[BEGIN]

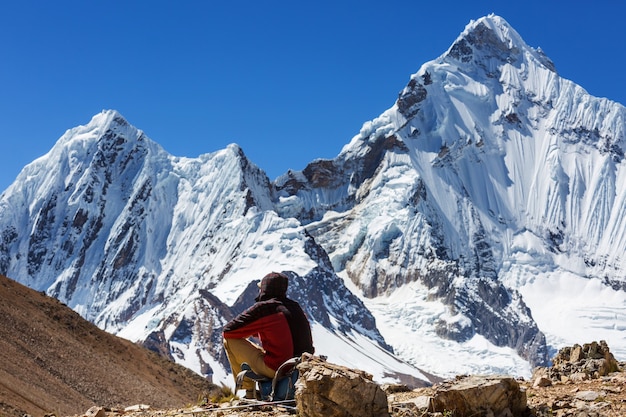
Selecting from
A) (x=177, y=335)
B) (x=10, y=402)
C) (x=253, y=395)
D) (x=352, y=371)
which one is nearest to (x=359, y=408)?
(x=352, y=371)

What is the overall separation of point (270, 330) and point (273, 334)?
0.07m

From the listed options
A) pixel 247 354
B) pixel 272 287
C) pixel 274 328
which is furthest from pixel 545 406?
pixel 247 354

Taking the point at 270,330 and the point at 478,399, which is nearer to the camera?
the point at 478,399

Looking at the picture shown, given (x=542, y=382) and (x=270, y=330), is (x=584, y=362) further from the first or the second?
(x=270, y=330)

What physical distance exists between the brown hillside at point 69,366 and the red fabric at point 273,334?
68.3 ft

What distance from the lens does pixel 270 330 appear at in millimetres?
13820

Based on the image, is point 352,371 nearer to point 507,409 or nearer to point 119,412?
point 507,409

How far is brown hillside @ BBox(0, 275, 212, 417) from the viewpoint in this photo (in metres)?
39.0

[END]

**EXERCISE DIRECTIONS**
Recast every row above as a numbered list, omitting blank lines and leaving out the pictures.

**WRITTEN REPLY**
1. Selecting from
2. A) (x=177, y=335)
3. B) (x=10, y=402)
4. C) (x=253, y=395)
5. D) (x=352, y=371)
6. which one is nearest to (x=359, y=408)?
7. (x=352, y=371)
8. What is the overall separation of point (270, 330) and point (273, 334)?
9. 0.07m
10. From the listed options
11. A) pixel 247 354
12. B) pixel 272 287
13. C) pixel 274 328
14. which is furthest from pixel 545 406?
15. pixel 247 354
16. Taking the point at 270,330 and the point at 478,399, which is nearer to the camera?
17. the point at 478,399
18. Looking at the picture shown, given (x=542, y=382) and (x=270, y=330), is (x=584, y=362) further from the first or the second?
19. (x=270, y=330)
20. What physical distance exists between the brown hillside at point 69,366 and the red fabric at point 273,334?
21. 68.3 ft
22. What distance from the lens does pixel 270 330 appear at in millimetres?
23. 13820
24. Based on the image, is point 352,371 nearer to point 507,409 or nearer to point 119,412?
25. point 507,409
26. How far is brown hillside @ BBox(0, 275, 212, 417) from the viewpoint in this photo (in metres)?
27. 39.0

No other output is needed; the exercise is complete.